A new poll conducted by a professor of sociology shows that 54% of Icelanders are against joining the European Union, and the greatest opposition arises from distinct demographics.
It is the platform of the government that Iceland join the EU, and the country is currently in accession talks with the organisation. The matter remains a contentious one, however, and Icelanders have seldom shown a solid consensus on joining or not.
RÚV reports that a new online poll conducted by Rúnar Vilhjálmsson, a professor of sociology at the University of Iceland, shows that 54% of Icelanders are against joining the EU and only 27.5% support it. 18.7% said they were neutral on the matter. The poll was conducted over a period of two days, and sent out to 1,900 people of different ages, locations, levels of education and income. Of those reached, 67% responded.
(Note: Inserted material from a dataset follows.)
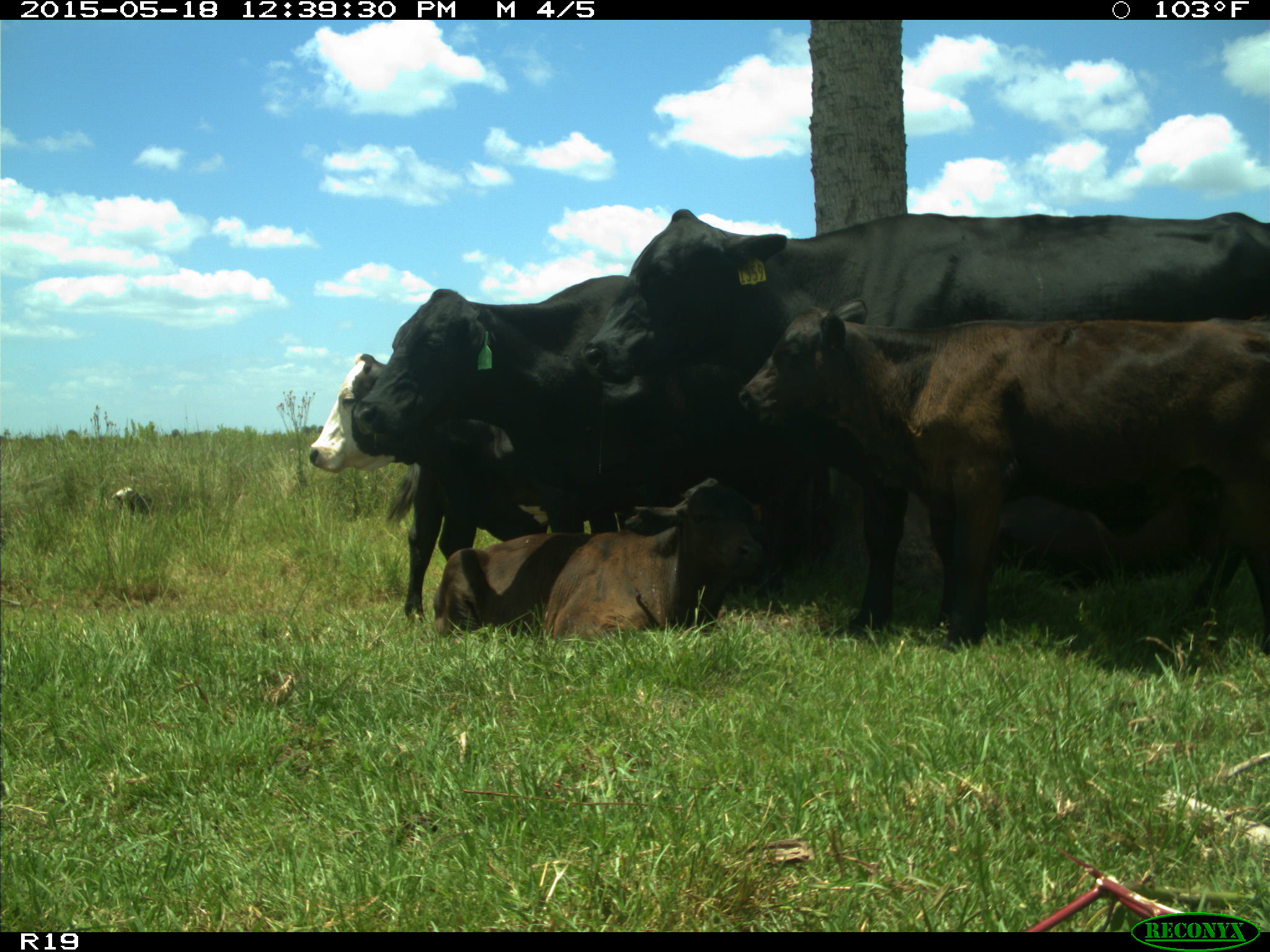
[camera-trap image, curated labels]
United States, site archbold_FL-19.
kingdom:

The greatest opposition to joining the EU comes from people living in the countryside, and people with less education and lower incomes were also more likely to oppose joining the EU than those with university degrees and higher incomes. There is also strong opposition to join among people associating themselves with all of Iceland’s political parties, except for Social Democrats, where support was high.
Rúnar says the poll results show that people against joining the EU have a stronger opinion on the matter than those who support accession. As the question of joining will, if talks go well, lead to a public referendum on the matter, this stronger sense of conviction could lead to results quite different from the government’s wishes.